Victor Hugo, then aged 27, is already a successful writer. He is the main figure of the Cénacle romantique that the poet Sainte-Beuve leads, theoretician of the movement. The Cénacle romantique holds its reunions at Hugo’s, in Paris, rue Notre-Dame-des-Champs and receives almost every glories we could count in French romanticism. It gathers Balzac, Alfred de Vigny, Lamartine, Alfred de Musset, Alexandre Dumas, Mérimée, Louis Boulanger, the painter Delacroix,… The literary club itself is also called “Cénacle de Joseph Delorme“, in honor of Sainte-Beuve’s famous poem in which this term applies to the group of friends and artists who, from 1827 to 1830, were in the heart of the Romantic revolution.

The partisans of the « Romantic revolution » are all part of this literary salon founded by Hugo and Saint-Beuve in 1827.

The relations between Hugo and Sainte-Beuve will take a tragic turn when Hugo learns that his wife was having an affair with his friends.

The other poems of the collection are dedicated to the close friends of the author: Emile and Antony Deschamps, Alfred de Vigny, Mérimée…

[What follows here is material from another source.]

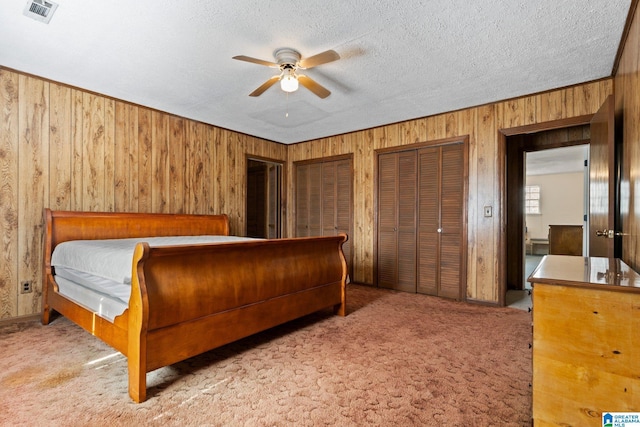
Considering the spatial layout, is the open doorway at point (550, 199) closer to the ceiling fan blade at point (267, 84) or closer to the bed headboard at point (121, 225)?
the ceiling fan blade at point (267, 84)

« The Consolations’, this unique happy season of my life – this is how Sainte-Beuve called them in ‘Mes poisons’ – are born under the sign of the author’s friendship for the Hugos: this friendship was, at its beginning at least, as a comfort and a compensation to the long loneliness which inspired him the ‘Vie, les poésies et les pensées de Joseph Delorme’. Like after a long winter of sickness the love of life comes back and the hopes and faith of the teenager come back to life. It is at this time that happened his conversion to Catholicism. This is how the ‘Consolations’ show us a Sainte-Beuve joining religion ‘by the path of art and poetry’, or, in better words, of friendship and love: the preface dedicated to Victor Hugo explains it clearly […]

All his poems demonstrate the feeling the author was already having for Mme Hugo, who used to receive him, alone, every afternoon. Under the spell of this face he venerates from afar, it seems to the poet that he has to bring in front of God this friendship, that he has to simply and innocently love, and cease, at least for a while, being this worried poet. But religion doesn’t burst out so easily from the heart and especially from a heart sick of voluptuousness. The religious texts placed as epigraphs for each poem (extracted mostly from Saint-Augustine and the ‘Imitation’), say rather clearly how Sainte-Beuve is trying to reinforce his religious feeling.

The ‘Consolations’ reflect this compromise between love and religion that Sainte-Beuve’s life knew at this time, a compromise that couldn’t last and that has worth him six months of happiness. With the book ‘Livre d’Amour’ and the ‘Pensées d’Août’, published in 1837, we will attend the decline of the poet. » (Dictionnaire des Œuvres, II, 43).

A very precious copy offered by the author to his friend Alexandre Dumas, with this autograph dedication signed by Sainte-Beuve on the half-title: « A mon excellent ami Alex. Dumas. Ste Beuve ».

This dedication is even more interesting since it shows the relations between those two leaders of the Romantic movement in 1830, a year marked by the peak of the Romantic revolution and a period during which both of them go regularly to Victor Hugo’s literary club.

Sainte-Beuve, already admiring the young Alexandre Dumas, writes about him in an article that he « he covers large canvas without tiring neither his brush nor his reader ».

A moving copy of this Romantic first edition by Sainte-Beuve addressed to Victor Hugo, dedicated by the author to Alexandre Dumas and preserved in its contemporary elegant Romantic binding in green glazed calf.

According to our research, among the French public Institutions, only the B.n.F. and the Bibliothèque de Troyes own this first edition.